Furthermore, continue to improve your grammar and research other words in thesauruses like Roget’s thesaurus to add depth to your voice.
“Through the study of texts, students develop insights into the world around them, deepen their understanding of themselves and the lives of others and enhance their enjoyment of reading.”
Over thousands and thousands of years, humans have always documented their lives and experiences in artistic ways… from cave paintings, to tapestry, to poetry, music, folk tales, novels, films and podcasts. We love to celebrate our successes and failures.
Similarly, humans love to read and learn about others. When we read other people’s experiences, we learn and reflect on their successes and mistakes. Ultimately, it becomes a part of our identity.
Reading to Write will help you reflect on your own experiences and help you develop a voice to represent it. You will draw inspiration from other people’s texts and be exposed to complex ideas.

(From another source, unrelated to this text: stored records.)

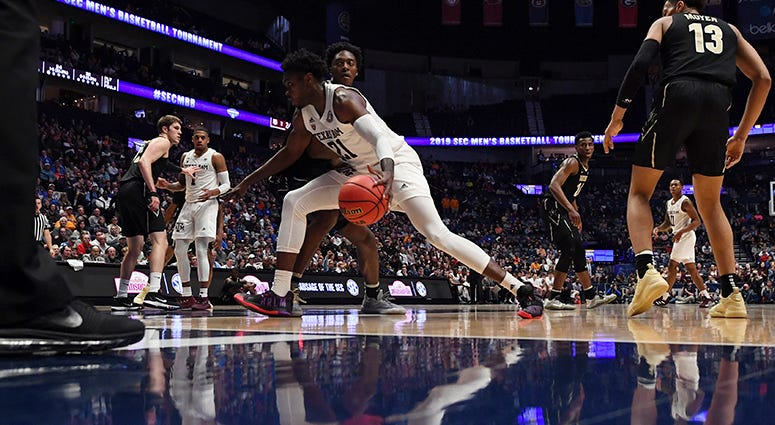 Texas A&M Aggies forward Christian Mekowulu (21) drives to the basket against the Vanderbilt Commodores during the first half of the SEC conference tournament at Bridgestone Arena.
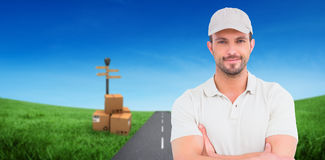 Composite image of delivery man standing arms crossed Stock Photography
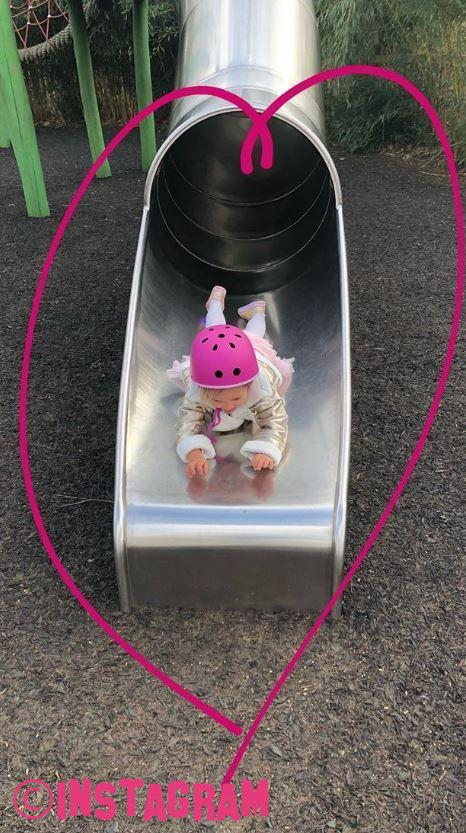 Tamara Ecclestone Makes Daughter Wear Crash Helmet While Playing On Slide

As such, ask yourself these questions when you are reading a text to reflect on the experience:
NESA hopes that this unit will foster your enjoyment of a wide range of literary texts and forms. Reading and viewing texts should be a pleasure and not a chore.
“Through imaginative re-creation students deepen their engagement with texts and investigate the role of written language in different modes and how elements, for example tone, voice, and image, contribute to the way that meaning is made.”
Does imaginative re-creation sound strange to you? An imaginative recreation is an adaptation of a text or a discussion of a text through different forms.
It could be done in a variety of ways:
These tasks allow you to engage with your text in a deeper way.
Often, students find it difficult to develop new ideas for their writing. Similarly, they might find it difficult to explore or analyse ideas in a text.
This is why imaginative recreations are very helpful. By writing an imaginative re-creation, you are forcing yourself to explore ideas in a text which will help you better understand the structural features of a text.
6: “Through responding and composing for a range of purposes and audiences students further develop skills in comprehension, analysis, interpretation and evaluation”
7: “By reading and writing complex texts they broaden the repertoire of their vocabulary and extend control of spelling, punctuation and grammar to gain further understanding of how their own distinctive voice may be expressed for specific purposes.”
It is crucial that you are constantly writing and reflecting on your writing to improve. You also need to develop strong comprehension and textual analysis skills. This means that it is not enough to just understand the text, you need to also understand how the writers represent their experiences.
As such, it is important that you are examining the composer’s syntax, structure, form, and tense. You also need to determine how they present their voice and what perspective are they writing from. Then, attempt to imitate this.
Also, remember, ensure that you are always using correct spelling, punctuation and grammar. Write clearly and have an engaging personal voice.